What is meditation?
Regular practice of most types of meditation usually requires a quiet location; a specific, comfortable posture (lying, sitting, standing or walking); a focus of attention, such as the sensation of breathing or a word or phrase; and an open attitude, allowing thoughts to come and go naturally.
Meditation has been studied for 20 years, but in the past five to 10 years the focus of that research has gone beyond the idea that meditation makes a person feel better to scientific measurement of physiological changes, says Susan Bauer-Wu, RN, PhD, FAAN, a cancer researcher and associate professor of nursing at Emory University in Atlanta.
Bauer-Wu is finishing a large multi-site study of the effects of meditation on stress levels and coping skills of people receiving stem-cell bone marrow transplants in Massachusetts and Georgia. Data for the large study are still being analyzed, Bauer-Wu says. But results from a pilot showed significant benefits for patients who received meditation training, including lowered heart and respiratory rates, lower levels of stress hormones, decreased need for antibiotics and pain medications, shorter length of stay in the hospital, and self-reported decreases in pain, nausea, depression and anxiety.
Part of the beauty of mindfulness meditation is it can be used from a secular approach, across the cultural, religious and spiritual spectrum.

Given entries
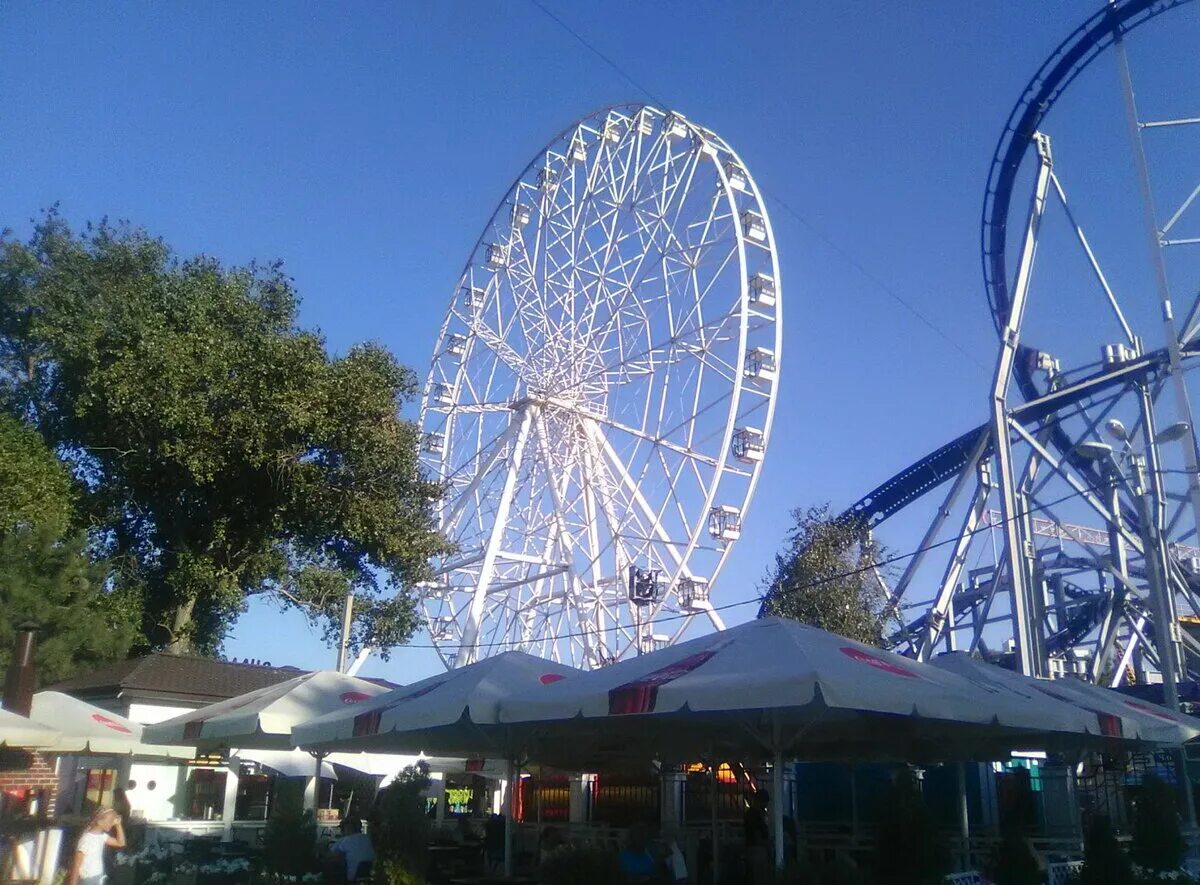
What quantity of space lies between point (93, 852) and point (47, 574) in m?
11.9

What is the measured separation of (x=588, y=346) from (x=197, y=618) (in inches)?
473

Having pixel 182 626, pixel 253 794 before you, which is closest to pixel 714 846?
pixel 253 794

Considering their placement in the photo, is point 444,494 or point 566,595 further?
point 566,595

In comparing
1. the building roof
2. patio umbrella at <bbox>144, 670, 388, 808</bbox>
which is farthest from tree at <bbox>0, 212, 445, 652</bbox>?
patio umbrella at <bbox>144, 670, 388, 808</bbox>

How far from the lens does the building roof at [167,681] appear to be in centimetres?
1795

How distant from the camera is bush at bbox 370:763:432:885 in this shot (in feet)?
27.4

Your goal
From the passage on meditation, quote the words starting at "Bauer-Wu is finishing" and stopping after "depression and anxiety.".

Exercise output
Bauer-Wu is finishing a large multi-site study of the effects of meditation on stress levels and coping skills of people receiving stem-cell bone marrow transplants in Massachusetts and Georgia. Data for the large study are still being analyzed, Bauer-Wu says. But results from a pilot showed significant benefits for patients who received meditation training, including lowered heart and respiratory rates, lower levels of stress hormones, decreased need for antibiotics and pain medications, shorter length of stay in the hospital, and self-reported decreases in pain, nausea, depression and anxiety.